Die Tour der Extreme

Selten war eine Tour de France spannender als im Jubiläumsjahr – zum 100. Geburtstag des Gelben Trikots gab es bei der diesjährigen Ausgabe der Tour jede Menge Drama. Und Sport.

Der Moment, in dem Julien Alaphilippe die Tour de France 2019 verlor - die 19. Etappe musste abgebrochen werden. Foto: ScS EJ

(KL) – Ausnahmsweise wurde die Tour de France Edition 2019 nicht in den Hinterzimmern von Dopingärzten entschieden, sondern vom Wettergott. Und der zeigte bei der 19. Etappe in den Alpen, dass man auch im digitalen Zeitalter nicht alles vorausplanen, organisieren und manipulieren kann. Drama, Tragik und sportliche Überraschungen – das war das, was die Freunde des Radsports sehen wollten. Und auch zu sehen bekamen.

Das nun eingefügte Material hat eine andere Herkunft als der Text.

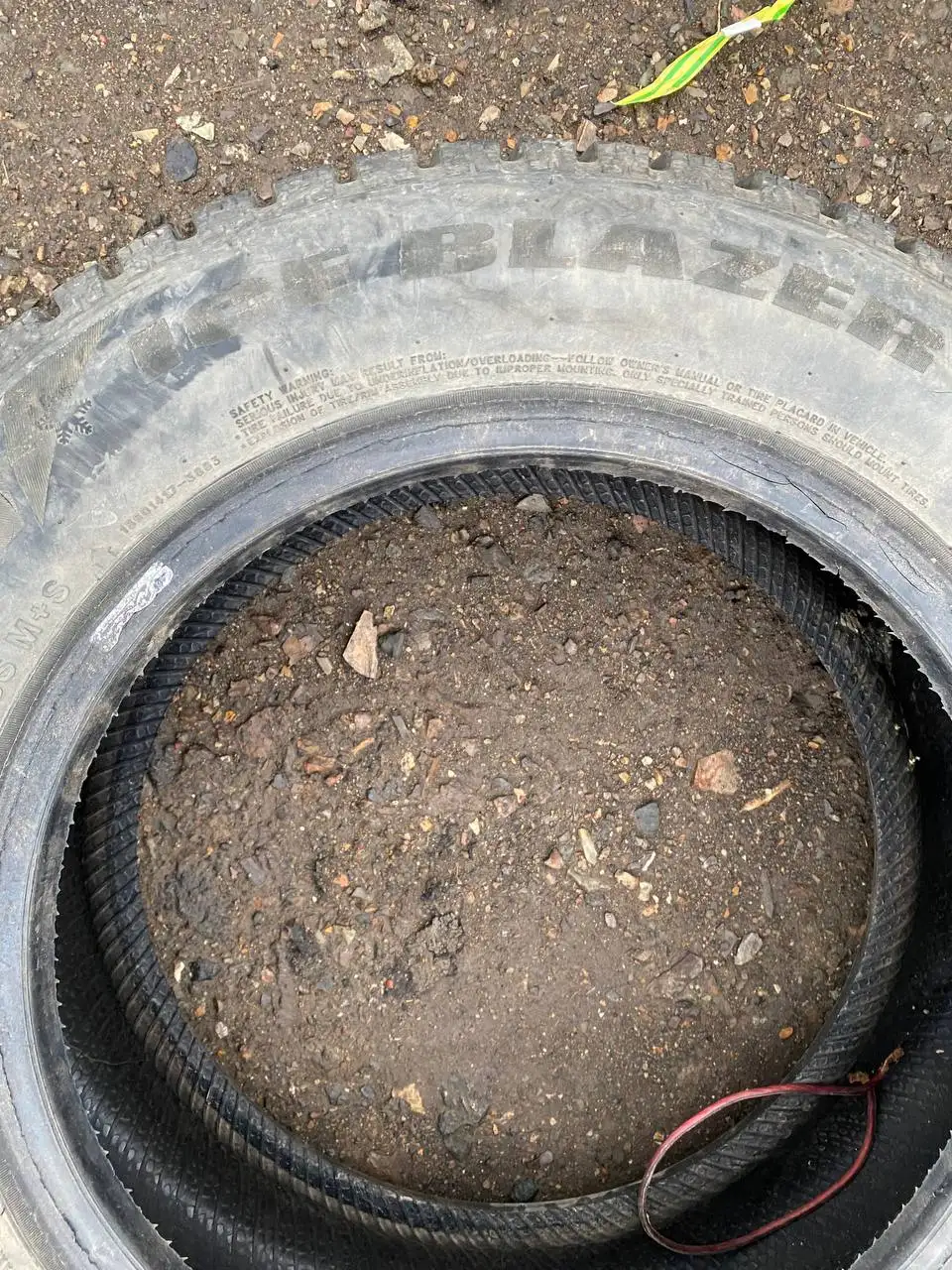 Продажа автомобилей в Магнитогорске - Авто в Магнитогорск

Eigentlich sollte die 19. Etappe der Tour de France 2019 von Saint-Jean-de-Maurienne nach Tignes führen. Doch dort kamen die Fahrer nicht an – während sie mit 80 km/h nach der Bergwertung auf dem Col de l’Iseran ins Tal abfuhren, kam es nur 10 Kilometer weiter zu einem Wettersturz und spektakulären Hagelfällen. Innerhalb weniger Minuten war die Straße mit einer Zentimeter hohen Eisschicht überzogen und man mag sich nicht ausmalen, was passiert wäre, wären die Fahrer mit dieser Geschwindigkeit und auf dünnen Rennreifen von der trockenen Straße auf diese Eisschicht gerast wären. Folgerichtig brach die Rennleitung das Rennen ab, um Gesundheit und Leben der Rennfahrer zu schützen. Und damit entschied die Rennleitung auch gleich die Gesamtwertung der Tour.

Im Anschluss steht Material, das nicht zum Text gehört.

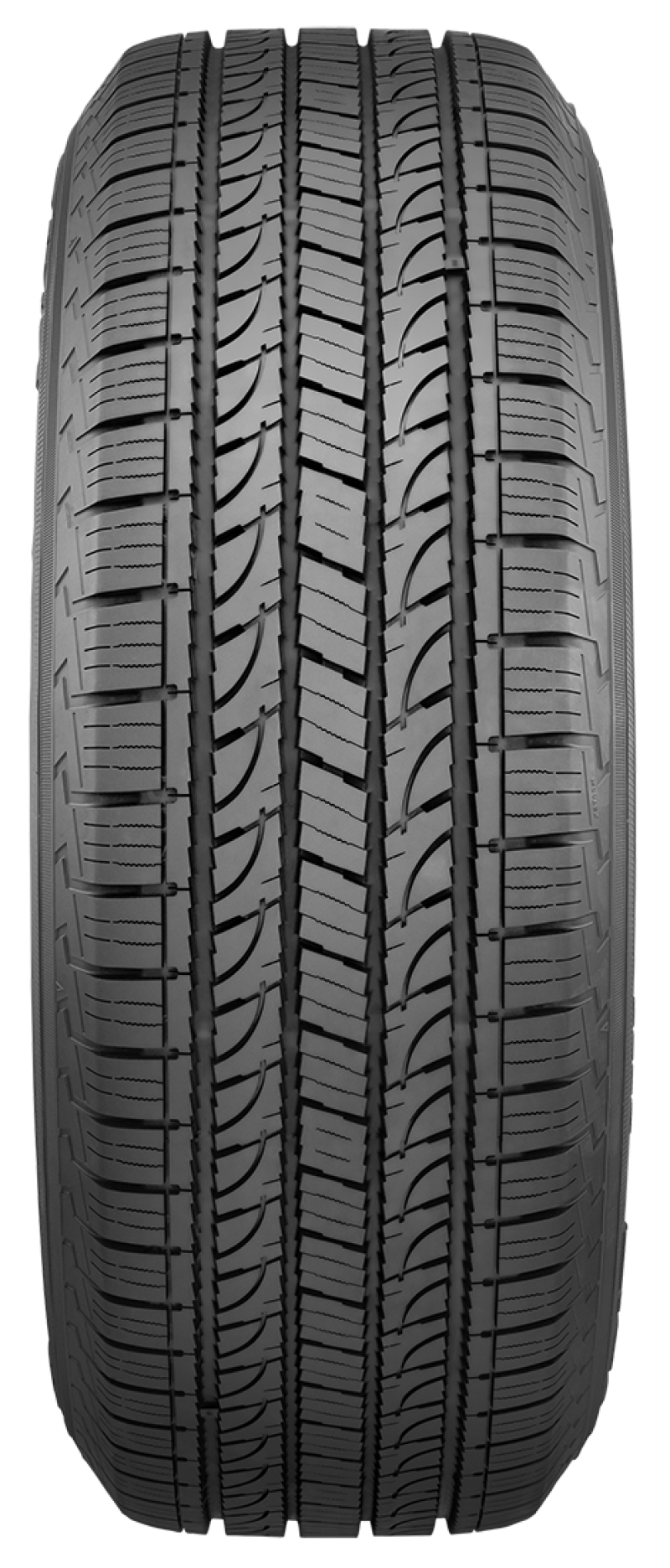 Yokohama Geolandar H/T G056 Tire - LT285/75R16 126/123S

Der bis zu dieser Etappe seit 14 Tagen in Gelb fahrende Franzose Julien Alaphilippe hatte am Aufstieg zum Col de l’Iseran eine kurze Schwächephase und hatte gerade zur Aufholjagd angesetzt, als der Rennabbruch kam. Der zu diesem Zeitpunkt in der Etappe führend Kolumbianer Egan Bernal wurde als Etappengewinner gewertet und da er zu diesem Zeitpunkt rund 2 Minuten Vorsprung auf Alaphilippe hatte, übernahm er damit auch „kampflos“ die Gesamtwertung der Tour. Tragisch für Alaphilippe, glücklich für Bernal und spektakulär für die Zuschauer.

Nur zwei Tage vor der Fahrt in den Wintereinbruch, hatte das Fahrerfeld noch bei Temperaturen von 40 Grad und mehr die körperlichen und geistigen Extreme ausgetestet – und angesichts der absolut extremen Bedingungen zwischen Extremhitze und Wintereinbruch bot diese Tour tatsächlich alles. Stürze, Aufgabe vieler Topfahrer, Ausschlüsse wegen „unsportlichen Verhaltens“ und, schön, kein Dopingskandal. Angesichts der extremen Belastungen, denen die Fahrer während dieser drei Wochen dauernden und rund 3500 km langen Radtour ausgesetzt sind, stellt sich die Frage, ob der Radsport inzwischen „sauber“ ist oder ob die Teams einfach nur bessere Methoden gefunden haben, die Einnahme leistungssteigernder Präparate zu vertuschen.

Wie dem auch sei, die seltsame Art und Weise, wie die diesjährige Tour de France entschieden wurde, zeigte auch dem großen Entertainment-Zirkus seine Grenzen auf. Man kann eben doch nicht alles managen und selbst die beste Organisation ist nicht gegen die Naturgewalten gefeit. Glückwunsch an den jungen Sieger Egan Bernal, der erste Kolumbianer, der die Tour de France gewinnen kann, Glückwunsch an die Organisatoren, die am Ende die Sicherheit der Fahrer in den Vordergrund gestellt haben und Glückwunsch an alle Fahrer, die es bis nach Paris geschafft haben!